=== THE RECORDS ===

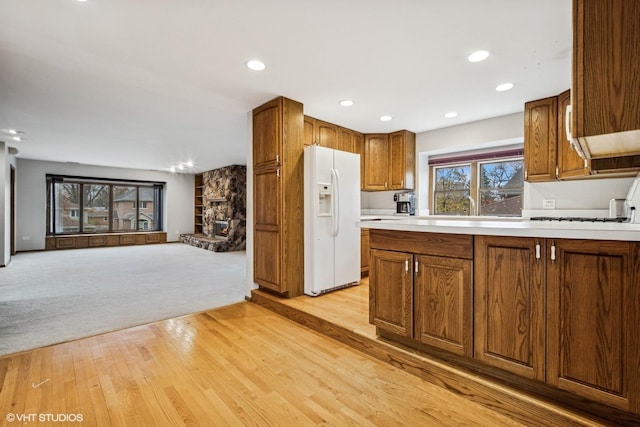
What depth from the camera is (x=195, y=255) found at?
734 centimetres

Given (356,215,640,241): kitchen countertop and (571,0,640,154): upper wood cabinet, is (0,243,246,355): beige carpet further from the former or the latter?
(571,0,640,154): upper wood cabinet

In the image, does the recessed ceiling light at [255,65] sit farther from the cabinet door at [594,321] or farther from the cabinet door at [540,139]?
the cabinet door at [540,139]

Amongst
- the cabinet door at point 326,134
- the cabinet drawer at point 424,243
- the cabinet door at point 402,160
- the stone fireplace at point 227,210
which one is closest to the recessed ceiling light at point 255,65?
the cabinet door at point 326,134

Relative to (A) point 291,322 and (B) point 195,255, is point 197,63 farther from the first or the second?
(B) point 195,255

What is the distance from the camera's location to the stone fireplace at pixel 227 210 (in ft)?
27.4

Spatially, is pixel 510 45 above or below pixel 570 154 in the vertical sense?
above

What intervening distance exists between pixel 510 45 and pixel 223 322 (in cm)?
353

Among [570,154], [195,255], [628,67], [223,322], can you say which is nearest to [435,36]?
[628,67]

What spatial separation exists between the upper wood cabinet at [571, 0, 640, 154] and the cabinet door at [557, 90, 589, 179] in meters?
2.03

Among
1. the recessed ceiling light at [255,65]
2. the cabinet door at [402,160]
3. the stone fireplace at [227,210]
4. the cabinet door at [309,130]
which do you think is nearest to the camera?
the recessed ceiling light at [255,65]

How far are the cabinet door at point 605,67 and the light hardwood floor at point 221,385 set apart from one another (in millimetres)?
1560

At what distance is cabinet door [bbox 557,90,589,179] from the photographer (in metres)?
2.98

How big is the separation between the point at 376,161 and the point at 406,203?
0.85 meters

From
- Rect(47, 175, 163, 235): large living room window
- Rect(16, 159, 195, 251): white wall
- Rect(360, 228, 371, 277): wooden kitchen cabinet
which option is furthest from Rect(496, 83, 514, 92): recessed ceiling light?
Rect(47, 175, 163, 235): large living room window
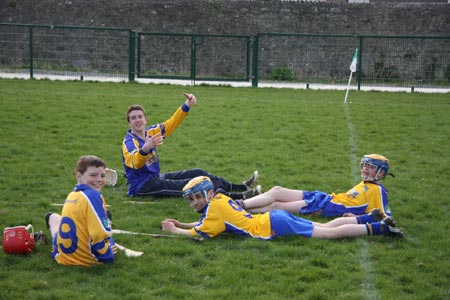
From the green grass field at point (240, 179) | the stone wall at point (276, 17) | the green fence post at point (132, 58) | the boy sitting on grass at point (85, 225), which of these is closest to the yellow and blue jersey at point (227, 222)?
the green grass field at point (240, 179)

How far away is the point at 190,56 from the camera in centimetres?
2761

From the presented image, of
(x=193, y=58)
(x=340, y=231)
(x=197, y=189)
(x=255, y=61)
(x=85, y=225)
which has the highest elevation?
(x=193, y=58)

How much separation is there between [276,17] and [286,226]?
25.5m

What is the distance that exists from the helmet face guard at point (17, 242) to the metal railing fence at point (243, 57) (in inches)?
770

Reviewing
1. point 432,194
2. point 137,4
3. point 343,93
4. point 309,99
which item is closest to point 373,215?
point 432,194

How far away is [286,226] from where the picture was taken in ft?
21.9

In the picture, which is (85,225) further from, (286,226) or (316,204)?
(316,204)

===
=== THE RECORDS ===

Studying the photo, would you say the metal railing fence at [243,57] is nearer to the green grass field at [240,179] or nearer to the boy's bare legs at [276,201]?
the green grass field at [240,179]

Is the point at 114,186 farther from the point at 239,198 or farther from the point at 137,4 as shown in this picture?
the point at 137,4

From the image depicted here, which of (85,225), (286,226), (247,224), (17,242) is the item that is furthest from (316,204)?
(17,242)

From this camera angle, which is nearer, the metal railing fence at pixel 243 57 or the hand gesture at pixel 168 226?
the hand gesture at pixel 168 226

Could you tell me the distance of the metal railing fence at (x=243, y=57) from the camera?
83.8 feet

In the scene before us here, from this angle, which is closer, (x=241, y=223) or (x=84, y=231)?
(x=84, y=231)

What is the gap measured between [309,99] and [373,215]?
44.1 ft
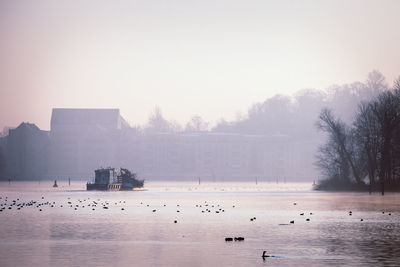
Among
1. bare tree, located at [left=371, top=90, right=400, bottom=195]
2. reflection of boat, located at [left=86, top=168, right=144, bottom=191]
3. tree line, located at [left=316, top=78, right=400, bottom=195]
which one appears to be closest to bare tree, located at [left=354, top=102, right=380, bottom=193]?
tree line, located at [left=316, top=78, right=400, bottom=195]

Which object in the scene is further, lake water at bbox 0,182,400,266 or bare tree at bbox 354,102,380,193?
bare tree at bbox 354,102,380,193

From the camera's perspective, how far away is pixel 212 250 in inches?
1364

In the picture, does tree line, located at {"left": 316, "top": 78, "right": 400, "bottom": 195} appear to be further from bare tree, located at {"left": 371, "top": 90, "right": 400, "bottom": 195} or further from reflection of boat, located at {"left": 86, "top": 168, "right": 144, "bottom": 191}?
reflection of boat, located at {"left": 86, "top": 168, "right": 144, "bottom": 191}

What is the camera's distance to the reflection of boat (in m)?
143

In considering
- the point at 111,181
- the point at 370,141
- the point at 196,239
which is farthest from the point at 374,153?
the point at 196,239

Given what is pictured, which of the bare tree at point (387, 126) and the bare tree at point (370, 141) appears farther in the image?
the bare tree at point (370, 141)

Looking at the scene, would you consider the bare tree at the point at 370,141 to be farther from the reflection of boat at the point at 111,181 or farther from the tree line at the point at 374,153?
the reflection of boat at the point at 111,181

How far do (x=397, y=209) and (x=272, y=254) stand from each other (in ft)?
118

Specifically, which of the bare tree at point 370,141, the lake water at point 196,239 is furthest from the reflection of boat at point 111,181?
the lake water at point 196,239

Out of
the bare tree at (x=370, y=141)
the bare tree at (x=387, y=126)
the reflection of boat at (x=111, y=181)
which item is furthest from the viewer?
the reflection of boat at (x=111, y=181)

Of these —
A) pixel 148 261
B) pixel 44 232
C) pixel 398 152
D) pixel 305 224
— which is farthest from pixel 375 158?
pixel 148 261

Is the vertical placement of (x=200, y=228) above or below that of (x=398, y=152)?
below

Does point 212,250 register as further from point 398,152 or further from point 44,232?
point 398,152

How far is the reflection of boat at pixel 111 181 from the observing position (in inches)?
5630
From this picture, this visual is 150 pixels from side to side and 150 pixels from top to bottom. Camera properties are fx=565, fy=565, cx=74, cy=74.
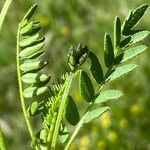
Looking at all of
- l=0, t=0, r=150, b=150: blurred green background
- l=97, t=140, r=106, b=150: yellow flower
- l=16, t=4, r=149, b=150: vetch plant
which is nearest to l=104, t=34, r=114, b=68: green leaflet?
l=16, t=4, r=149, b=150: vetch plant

===
=== THE RECORDS ===

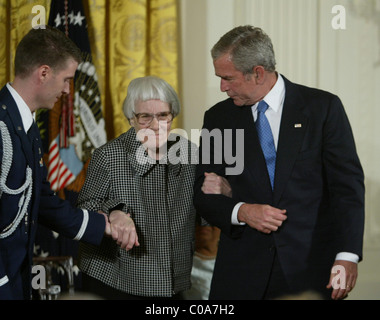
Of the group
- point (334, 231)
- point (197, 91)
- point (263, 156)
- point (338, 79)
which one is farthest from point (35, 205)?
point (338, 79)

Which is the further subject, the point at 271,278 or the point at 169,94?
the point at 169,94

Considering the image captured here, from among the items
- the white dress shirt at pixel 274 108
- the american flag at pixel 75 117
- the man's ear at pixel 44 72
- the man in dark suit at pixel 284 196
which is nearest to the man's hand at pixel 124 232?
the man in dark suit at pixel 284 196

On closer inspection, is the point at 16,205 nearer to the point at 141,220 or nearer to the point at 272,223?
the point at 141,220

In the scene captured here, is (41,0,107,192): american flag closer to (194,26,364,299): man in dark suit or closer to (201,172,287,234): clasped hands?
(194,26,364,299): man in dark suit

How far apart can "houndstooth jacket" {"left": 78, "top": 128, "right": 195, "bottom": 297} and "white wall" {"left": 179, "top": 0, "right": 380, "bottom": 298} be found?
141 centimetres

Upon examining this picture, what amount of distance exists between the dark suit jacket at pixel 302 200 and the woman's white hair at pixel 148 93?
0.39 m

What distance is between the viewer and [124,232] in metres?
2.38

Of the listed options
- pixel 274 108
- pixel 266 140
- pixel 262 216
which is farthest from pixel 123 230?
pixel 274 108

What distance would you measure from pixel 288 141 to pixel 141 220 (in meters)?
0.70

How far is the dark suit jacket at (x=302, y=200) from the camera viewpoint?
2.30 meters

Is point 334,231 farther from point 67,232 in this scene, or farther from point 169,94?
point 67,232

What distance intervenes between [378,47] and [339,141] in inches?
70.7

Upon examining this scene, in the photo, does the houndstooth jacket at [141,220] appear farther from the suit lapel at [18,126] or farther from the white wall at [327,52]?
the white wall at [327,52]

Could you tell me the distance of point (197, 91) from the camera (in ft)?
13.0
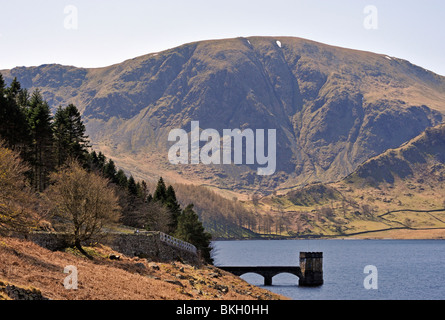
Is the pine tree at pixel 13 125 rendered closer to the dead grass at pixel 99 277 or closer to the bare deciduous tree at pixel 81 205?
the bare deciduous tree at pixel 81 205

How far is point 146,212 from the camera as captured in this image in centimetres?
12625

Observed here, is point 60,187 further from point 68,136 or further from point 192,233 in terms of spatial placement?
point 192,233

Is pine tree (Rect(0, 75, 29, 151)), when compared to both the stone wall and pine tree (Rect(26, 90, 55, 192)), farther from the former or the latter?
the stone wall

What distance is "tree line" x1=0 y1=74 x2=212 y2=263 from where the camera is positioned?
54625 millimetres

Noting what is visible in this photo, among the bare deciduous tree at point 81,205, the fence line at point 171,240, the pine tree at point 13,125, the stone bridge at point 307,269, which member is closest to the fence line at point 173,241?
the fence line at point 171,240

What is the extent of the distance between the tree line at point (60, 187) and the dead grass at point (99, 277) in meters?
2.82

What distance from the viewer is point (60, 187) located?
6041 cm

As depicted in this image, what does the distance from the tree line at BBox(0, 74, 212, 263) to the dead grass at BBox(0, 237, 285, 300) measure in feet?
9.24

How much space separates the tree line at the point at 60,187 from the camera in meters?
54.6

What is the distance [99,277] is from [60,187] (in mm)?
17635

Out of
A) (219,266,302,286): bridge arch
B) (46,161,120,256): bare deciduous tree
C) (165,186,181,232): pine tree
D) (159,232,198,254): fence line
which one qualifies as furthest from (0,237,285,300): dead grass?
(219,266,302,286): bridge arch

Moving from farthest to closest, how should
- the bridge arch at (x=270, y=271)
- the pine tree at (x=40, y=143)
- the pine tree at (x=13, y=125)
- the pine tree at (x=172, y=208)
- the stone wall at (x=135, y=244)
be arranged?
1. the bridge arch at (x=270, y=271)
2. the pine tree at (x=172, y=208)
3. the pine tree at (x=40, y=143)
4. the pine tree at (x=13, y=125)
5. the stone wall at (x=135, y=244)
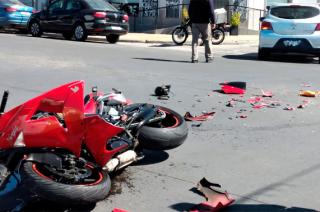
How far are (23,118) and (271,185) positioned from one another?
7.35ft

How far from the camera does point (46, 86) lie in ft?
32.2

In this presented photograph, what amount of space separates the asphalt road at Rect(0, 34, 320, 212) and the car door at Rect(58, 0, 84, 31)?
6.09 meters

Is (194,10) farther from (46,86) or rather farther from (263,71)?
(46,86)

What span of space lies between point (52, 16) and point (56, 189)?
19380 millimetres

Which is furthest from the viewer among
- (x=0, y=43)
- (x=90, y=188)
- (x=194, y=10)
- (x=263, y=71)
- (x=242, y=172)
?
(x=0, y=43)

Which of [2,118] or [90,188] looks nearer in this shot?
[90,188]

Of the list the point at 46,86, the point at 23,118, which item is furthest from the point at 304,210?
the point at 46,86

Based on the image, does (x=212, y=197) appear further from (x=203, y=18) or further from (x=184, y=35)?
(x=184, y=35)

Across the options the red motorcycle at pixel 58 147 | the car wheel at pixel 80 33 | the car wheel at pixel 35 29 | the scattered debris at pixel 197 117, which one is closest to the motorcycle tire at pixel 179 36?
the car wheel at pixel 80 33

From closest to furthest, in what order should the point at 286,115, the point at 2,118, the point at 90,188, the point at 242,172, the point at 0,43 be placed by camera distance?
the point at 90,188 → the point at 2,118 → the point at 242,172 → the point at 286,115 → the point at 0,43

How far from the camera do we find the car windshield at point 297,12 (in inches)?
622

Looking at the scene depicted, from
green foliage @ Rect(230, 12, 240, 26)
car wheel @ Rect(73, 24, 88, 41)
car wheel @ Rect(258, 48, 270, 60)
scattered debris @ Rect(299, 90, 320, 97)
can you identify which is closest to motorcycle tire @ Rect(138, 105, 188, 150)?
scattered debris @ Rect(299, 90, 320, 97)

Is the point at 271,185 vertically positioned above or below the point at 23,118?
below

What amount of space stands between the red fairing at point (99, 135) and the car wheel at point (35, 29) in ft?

===

:: CHALLENGE ::
Count the lines in the records above that contain the string "Could", matching case exactly. Reply with the number alone.

:: OUTPUT OF THE TASK ::
2